WASHINGTON — The U.S., Mexico, and Canada signed the recently negotiated United States-Mexico-Canada Agreement (USMCA) on the sidelines of the G-20 summit. The USMCA is the successor to the North American Free Trade Agreement (NAFTA); a number of chapters were updated and new trade chapters were added.
Agreement highlights include creating a more level playing field for American workers, including improved rules of origin for automobiles, trucks, other products, and disciplines on currency manipulation; benefiting American farmers, ranchers, and agribusinesses by modernizing and strengthening food and agriculture trade in North America; supporting a 21st Century economy through new protections for U.S. intellectual property, and ensuring opportunities for trade in U.S. services; and new chapters covering digital trade, anticorruption, and good regulatory practices, as well as a chapter devoted to ensuring that small and medium sized enterprises benefit from the agreement.
In particular, AHRI views the update to the Technical Barriers to Trade chapter as particularly favorable, as it now contains the proper definition of an international standard according to the World Trade Organization's (WTO) Agreement on Technical Barriers to Trade (TBT).
The three parties agreed to sign the USMCA before Dec. 1 so Mexican President Enrique Peña Nieto could sign the agreement before he left office.

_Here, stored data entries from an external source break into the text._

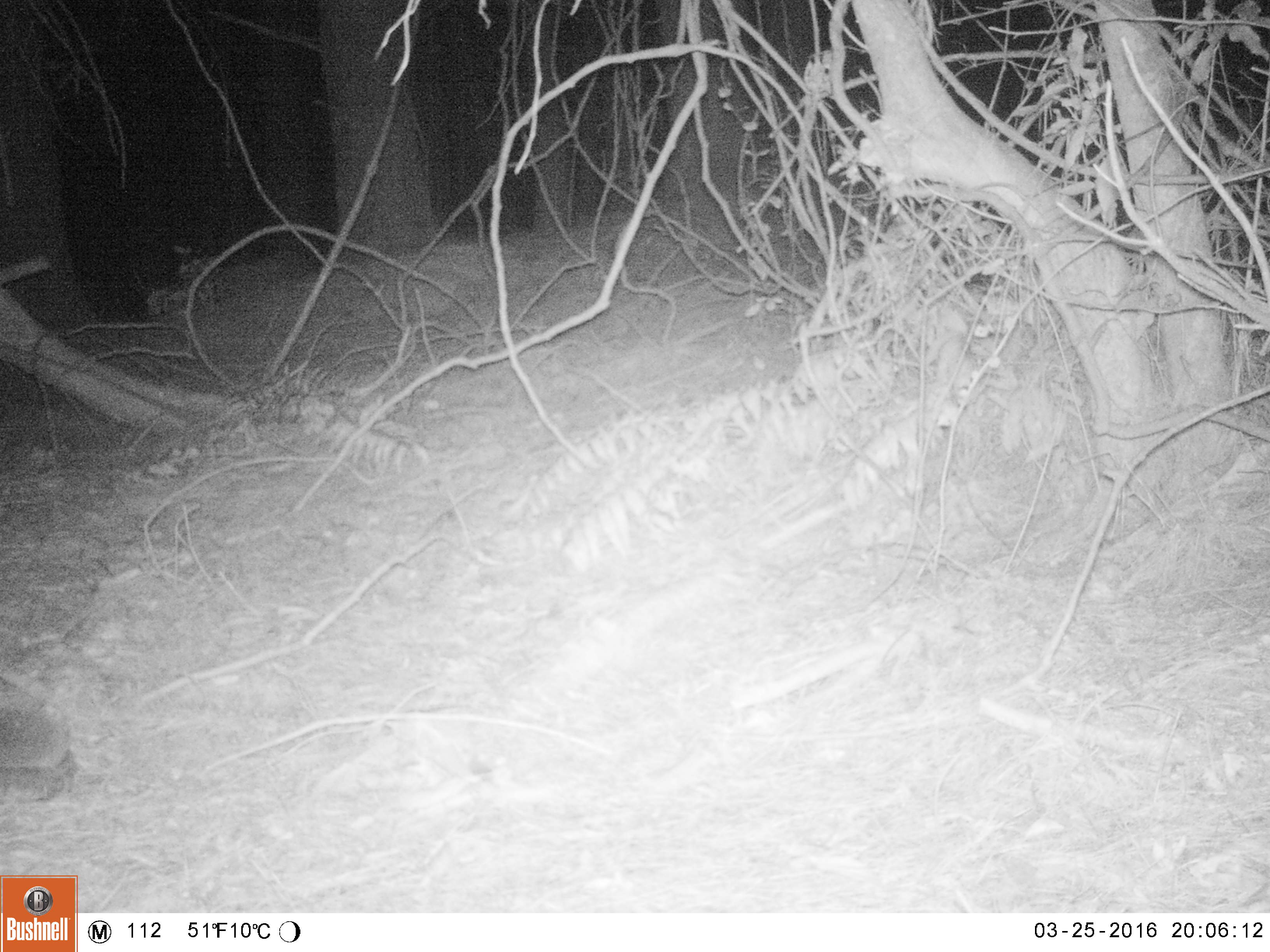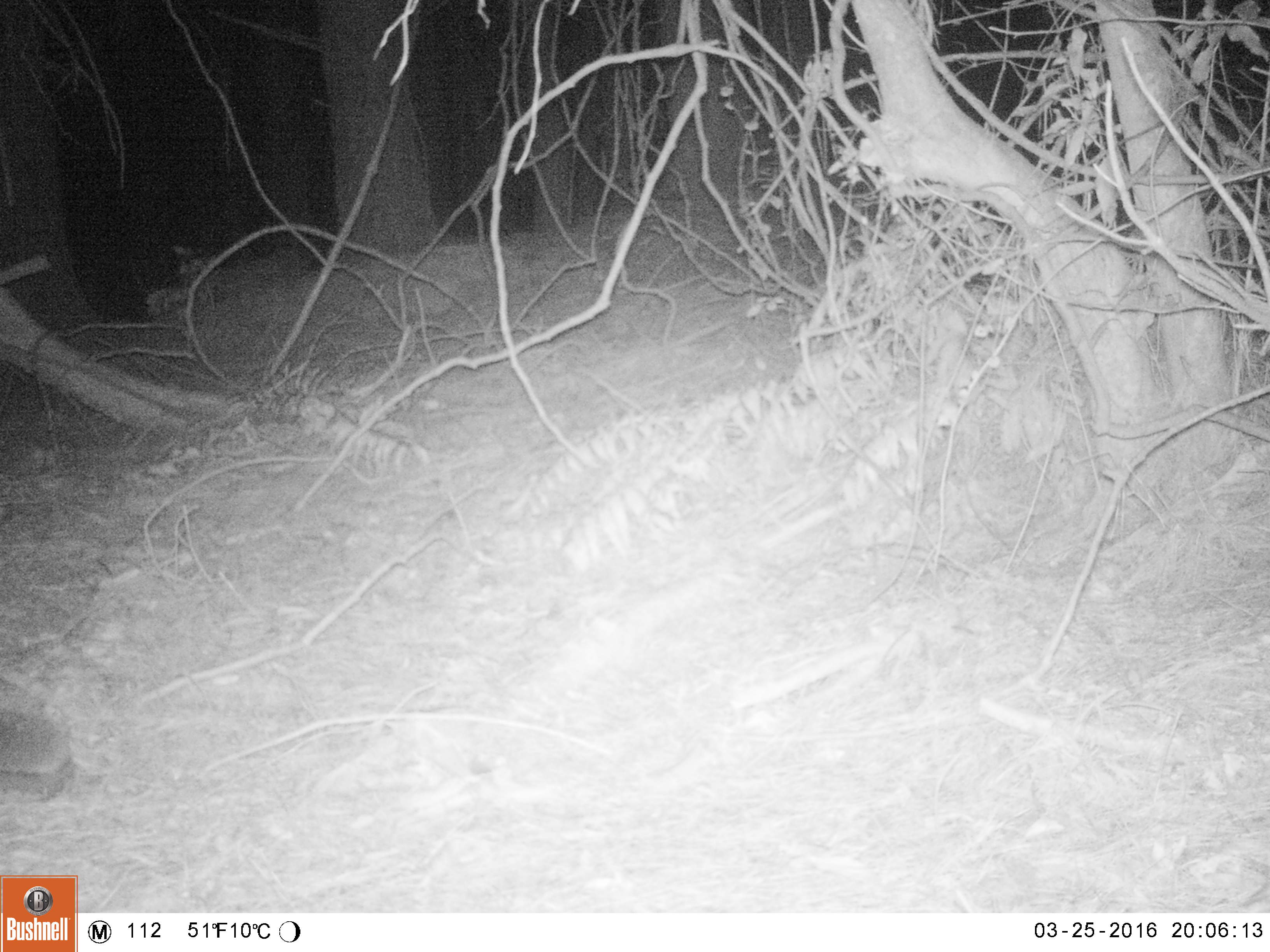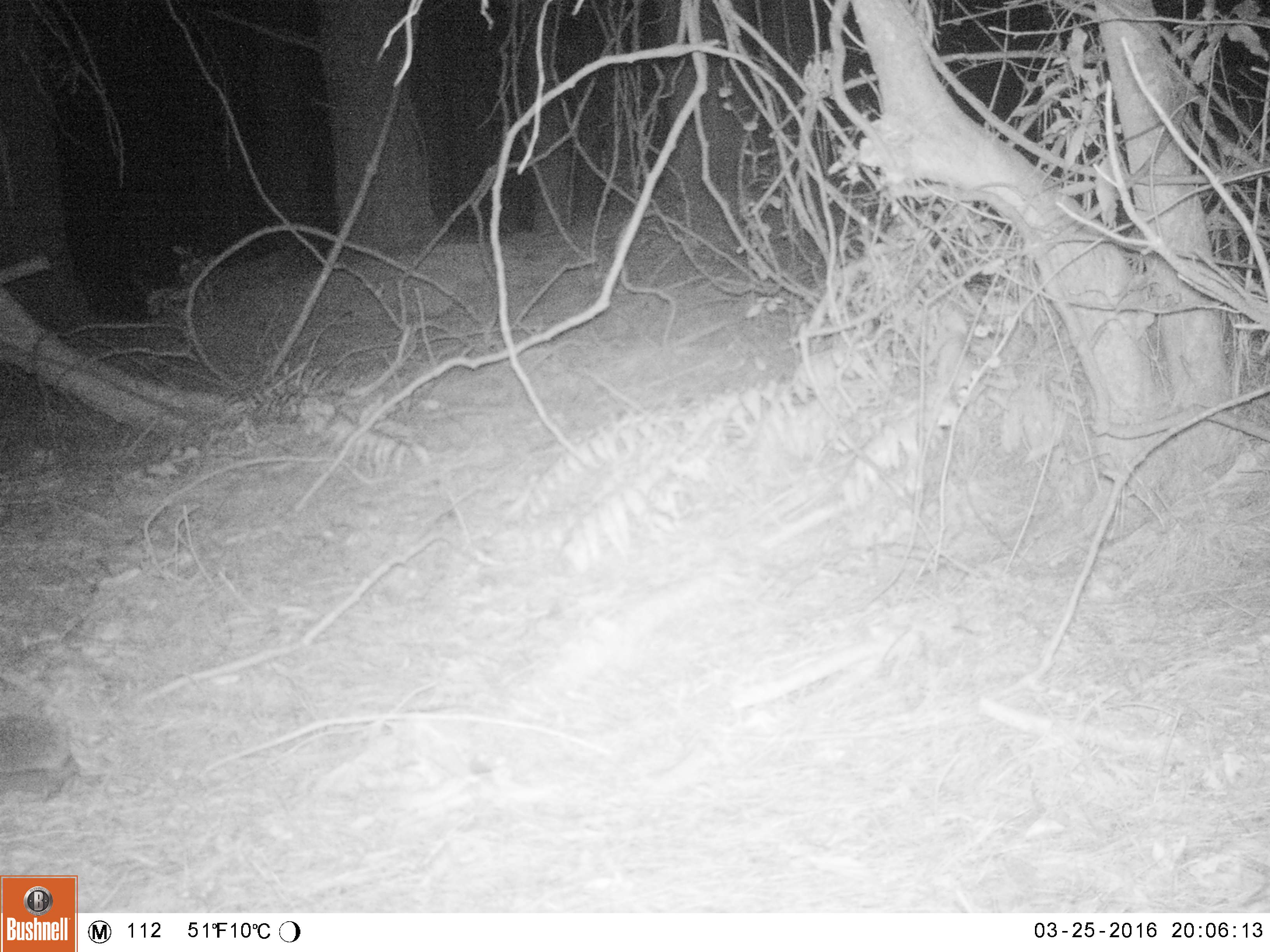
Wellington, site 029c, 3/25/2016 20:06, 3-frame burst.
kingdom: Animalia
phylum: Chordata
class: Mammalia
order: Eulipotyphla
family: Erinaceidae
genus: Erinaceus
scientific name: Erinaceus europaeus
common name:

Each party must then ratify the agreement. The U.S. can pass the USMCA into law under Trade Promotion Authority as soon as early 2019, although press reports indicate that Congress will not vote on the USMCA until later in 2019.
AHRI intends to file comments with the U.S. International Trade Commission (USITC) for its report on the USMCA regarding the impact of the agreement on the U.S. economy by Dec. 20.